Text extract:
>> Start

# Keeping critters out of a pet door?



## MushCreek (Jan 7, 2008)

In a couple months, I'll be heading back to SC to resume building our house. I'd like to get a pet to keep me company, but it will have to be a cat, since they can handle being on their own better than a dog.

I figured I'd just install a cat door in the barn so he can come and go as he pleases, but I'm worried about possums or raccoons getting into the barn via the cat door. I know they can be rigged so you can lock it after the cat is in, but it would be better if the cat has full access, especially if I'm away for a couple days. Our cat here at home does just fine while we're away; we leave plenty of food and water; but she has a litter box. I guess I could have a litter box, and lock the cat in the barn when I leave, but I'd rather not.

Anyone had any experience with this? What do you do?


----------



## artificer (Feb 26, 2007)

They make pet doors with activation collars. Only your pet can go through. Some have more problems than others. Simple google search should find them. One brand is ideal e-cat.

>> End

Supplied entries:
>> Start

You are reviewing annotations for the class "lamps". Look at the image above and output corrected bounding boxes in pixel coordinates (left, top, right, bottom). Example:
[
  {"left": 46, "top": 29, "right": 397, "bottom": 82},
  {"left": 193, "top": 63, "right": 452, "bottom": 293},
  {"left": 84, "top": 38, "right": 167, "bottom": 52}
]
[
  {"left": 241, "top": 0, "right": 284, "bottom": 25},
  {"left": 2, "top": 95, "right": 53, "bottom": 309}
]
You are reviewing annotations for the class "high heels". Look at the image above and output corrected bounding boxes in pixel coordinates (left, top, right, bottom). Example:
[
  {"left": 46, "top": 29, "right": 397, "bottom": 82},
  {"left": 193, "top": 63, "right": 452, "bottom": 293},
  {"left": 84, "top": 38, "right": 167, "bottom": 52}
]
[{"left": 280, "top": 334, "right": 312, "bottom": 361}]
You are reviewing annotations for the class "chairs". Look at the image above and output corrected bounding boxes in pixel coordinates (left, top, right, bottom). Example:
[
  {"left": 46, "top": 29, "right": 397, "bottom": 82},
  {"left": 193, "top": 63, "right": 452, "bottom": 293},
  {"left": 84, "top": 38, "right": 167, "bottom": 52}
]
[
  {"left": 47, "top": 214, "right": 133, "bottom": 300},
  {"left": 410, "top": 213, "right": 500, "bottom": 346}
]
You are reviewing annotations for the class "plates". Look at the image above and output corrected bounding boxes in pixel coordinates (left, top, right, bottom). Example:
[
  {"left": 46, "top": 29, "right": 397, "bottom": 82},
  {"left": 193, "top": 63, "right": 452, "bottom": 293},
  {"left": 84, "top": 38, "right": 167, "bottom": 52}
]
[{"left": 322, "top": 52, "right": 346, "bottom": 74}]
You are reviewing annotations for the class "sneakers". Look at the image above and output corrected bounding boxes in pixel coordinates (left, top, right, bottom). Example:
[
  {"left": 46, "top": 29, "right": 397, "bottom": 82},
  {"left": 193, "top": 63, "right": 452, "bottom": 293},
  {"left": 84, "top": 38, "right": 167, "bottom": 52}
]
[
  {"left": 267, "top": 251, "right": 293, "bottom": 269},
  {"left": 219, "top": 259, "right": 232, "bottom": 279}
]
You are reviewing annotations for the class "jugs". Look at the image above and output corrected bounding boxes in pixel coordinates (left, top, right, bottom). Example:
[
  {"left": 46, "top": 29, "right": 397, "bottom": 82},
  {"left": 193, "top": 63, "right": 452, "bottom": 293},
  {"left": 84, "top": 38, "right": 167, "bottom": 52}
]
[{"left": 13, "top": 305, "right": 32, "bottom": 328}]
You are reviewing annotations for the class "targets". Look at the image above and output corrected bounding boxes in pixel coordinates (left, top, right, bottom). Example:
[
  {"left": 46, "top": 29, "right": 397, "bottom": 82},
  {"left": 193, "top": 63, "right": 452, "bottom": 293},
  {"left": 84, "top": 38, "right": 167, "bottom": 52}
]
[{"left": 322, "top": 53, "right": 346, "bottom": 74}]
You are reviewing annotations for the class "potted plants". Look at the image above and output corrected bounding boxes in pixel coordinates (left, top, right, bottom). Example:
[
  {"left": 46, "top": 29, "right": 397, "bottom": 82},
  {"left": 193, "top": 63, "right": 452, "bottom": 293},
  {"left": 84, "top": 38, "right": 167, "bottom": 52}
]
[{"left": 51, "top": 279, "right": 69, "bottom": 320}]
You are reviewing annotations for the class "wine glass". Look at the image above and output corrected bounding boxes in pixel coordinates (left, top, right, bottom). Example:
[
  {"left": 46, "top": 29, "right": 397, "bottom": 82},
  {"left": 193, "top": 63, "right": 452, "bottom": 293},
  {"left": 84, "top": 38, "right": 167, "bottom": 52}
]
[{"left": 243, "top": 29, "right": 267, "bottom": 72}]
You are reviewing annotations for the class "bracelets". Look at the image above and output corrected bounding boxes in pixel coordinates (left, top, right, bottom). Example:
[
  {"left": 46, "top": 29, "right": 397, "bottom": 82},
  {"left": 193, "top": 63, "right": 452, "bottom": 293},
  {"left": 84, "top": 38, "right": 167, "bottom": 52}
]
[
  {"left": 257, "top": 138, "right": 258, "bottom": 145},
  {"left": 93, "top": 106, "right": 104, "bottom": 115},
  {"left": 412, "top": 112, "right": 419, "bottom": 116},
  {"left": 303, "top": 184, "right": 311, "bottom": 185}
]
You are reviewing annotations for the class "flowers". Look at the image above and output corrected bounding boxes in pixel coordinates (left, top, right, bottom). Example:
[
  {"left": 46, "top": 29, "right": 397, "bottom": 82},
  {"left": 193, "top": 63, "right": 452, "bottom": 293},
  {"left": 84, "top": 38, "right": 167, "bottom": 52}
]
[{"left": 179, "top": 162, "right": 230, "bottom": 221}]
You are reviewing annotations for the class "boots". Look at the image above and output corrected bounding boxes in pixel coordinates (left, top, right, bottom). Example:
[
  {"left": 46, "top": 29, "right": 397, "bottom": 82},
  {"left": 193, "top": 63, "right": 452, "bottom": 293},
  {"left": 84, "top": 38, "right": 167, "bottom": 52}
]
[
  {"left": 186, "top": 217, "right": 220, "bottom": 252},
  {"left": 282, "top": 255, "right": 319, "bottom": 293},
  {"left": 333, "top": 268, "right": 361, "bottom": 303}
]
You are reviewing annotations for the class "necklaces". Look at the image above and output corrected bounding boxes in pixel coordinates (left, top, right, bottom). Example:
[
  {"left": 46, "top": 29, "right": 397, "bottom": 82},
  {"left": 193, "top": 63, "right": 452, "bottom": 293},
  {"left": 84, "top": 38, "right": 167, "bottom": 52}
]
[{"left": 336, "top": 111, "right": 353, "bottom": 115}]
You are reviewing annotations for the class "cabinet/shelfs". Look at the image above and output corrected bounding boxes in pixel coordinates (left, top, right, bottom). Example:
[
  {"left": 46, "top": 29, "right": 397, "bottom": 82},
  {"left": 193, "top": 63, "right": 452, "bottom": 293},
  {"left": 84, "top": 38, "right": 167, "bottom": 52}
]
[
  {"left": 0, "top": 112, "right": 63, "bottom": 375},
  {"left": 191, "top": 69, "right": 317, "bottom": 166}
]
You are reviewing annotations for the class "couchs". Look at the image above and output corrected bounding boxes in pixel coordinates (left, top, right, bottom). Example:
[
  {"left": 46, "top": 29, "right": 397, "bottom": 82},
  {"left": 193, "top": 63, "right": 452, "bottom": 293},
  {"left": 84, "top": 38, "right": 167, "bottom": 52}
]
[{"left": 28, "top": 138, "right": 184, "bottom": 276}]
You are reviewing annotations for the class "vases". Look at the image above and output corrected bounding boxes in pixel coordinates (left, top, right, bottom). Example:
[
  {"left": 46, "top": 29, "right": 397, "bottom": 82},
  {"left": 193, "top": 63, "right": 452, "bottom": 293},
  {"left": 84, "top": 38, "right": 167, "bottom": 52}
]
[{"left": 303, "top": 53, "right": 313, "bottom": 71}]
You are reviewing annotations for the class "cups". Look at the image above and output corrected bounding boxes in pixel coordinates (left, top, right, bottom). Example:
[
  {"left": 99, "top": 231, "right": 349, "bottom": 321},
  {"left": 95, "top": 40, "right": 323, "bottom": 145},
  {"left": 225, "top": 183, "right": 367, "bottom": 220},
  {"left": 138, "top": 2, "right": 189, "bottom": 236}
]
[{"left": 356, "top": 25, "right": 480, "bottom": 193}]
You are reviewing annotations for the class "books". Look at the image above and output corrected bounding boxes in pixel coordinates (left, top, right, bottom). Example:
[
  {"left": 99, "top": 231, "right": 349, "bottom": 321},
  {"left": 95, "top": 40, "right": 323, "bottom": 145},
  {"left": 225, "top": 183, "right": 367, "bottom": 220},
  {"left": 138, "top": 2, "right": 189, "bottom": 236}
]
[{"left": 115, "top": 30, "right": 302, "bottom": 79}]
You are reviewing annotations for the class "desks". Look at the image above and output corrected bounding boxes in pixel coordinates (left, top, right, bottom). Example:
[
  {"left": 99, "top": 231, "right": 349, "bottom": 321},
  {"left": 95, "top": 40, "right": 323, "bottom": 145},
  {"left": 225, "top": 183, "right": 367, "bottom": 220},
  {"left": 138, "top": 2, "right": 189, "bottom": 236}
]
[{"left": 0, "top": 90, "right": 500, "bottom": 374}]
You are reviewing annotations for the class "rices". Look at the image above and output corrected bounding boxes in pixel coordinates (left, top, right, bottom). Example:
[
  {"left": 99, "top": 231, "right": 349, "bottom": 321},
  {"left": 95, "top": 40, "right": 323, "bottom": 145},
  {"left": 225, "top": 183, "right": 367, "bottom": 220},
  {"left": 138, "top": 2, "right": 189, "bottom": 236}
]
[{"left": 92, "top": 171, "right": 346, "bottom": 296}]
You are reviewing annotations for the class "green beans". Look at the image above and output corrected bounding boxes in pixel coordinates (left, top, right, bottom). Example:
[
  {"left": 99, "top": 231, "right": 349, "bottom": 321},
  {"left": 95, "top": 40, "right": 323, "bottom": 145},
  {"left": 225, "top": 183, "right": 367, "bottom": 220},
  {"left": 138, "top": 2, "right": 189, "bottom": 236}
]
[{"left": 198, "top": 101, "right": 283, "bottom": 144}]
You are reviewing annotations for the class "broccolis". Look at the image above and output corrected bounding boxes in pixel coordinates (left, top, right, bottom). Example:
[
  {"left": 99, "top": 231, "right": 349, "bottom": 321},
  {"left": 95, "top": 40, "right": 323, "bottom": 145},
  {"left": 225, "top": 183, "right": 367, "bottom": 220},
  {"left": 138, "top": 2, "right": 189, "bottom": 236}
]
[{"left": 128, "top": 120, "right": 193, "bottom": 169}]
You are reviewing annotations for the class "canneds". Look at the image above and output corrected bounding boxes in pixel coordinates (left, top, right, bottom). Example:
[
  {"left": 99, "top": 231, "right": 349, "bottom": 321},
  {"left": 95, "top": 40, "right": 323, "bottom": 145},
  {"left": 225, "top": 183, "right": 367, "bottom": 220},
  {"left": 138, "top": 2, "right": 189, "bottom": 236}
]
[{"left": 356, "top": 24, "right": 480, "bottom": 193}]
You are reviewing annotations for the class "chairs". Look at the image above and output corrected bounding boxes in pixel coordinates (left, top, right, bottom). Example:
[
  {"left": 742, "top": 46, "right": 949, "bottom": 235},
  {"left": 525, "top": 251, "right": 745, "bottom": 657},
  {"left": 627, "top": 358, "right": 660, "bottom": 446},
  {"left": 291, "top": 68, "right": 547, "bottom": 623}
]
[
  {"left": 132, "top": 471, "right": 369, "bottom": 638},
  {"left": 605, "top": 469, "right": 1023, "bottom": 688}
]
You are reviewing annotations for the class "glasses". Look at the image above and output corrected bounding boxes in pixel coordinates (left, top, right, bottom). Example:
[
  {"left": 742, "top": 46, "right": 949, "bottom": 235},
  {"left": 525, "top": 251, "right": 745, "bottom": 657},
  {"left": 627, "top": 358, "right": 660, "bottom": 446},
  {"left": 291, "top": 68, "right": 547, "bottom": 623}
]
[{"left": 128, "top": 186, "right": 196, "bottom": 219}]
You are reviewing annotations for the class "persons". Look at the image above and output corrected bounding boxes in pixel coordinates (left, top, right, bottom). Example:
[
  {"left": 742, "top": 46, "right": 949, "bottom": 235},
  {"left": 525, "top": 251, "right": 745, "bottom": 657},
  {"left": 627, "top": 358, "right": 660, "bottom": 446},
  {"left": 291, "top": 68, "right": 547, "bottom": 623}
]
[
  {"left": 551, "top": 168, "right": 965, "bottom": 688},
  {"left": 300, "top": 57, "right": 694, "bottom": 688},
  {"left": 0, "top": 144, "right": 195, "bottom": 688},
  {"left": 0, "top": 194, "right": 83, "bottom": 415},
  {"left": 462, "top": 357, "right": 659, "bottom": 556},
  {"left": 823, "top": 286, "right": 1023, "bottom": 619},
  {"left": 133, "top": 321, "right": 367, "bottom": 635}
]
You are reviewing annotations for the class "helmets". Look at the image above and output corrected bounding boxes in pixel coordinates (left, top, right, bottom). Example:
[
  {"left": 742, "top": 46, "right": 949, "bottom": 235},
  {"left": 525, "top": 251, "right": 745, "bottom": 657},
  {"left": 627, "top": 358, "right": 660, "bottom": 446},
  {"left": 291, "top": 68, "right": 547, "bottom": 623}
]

>> End

Problems to solve:
A - In the pet door thread, reproduce the passage starting at "I figured I'd" and ending at "I'd rather not.".
B - Answer these questions about the pet door thread:
(i) Which animals does MushCreek worry could get into the barn through the cat door?
(ii) What do the pet doors that artificer describes use so that only your pet can go through?
(iii) Which brand does artificer name?

Solution set:
A -
I figured I'd just install a cat door in the barn so he can come and go as he pleases, but I'm worried about possums or raccoons getting into the barn via the cat door. I know they can be rigged so you can lock it after the cat is in, but it would be better if the cat has full access, especially if I'm away for a couple days. Our cat here at home does just fine while we're away; we leave plenty of food and water; but she has a litter box. I guess I could have a litter box, and lock the cat in the barn when I leave, but I'd rather not.

B -
(i) Possums or raccoons.
(ii) Activation collars.
(iii) Ideal e-cat.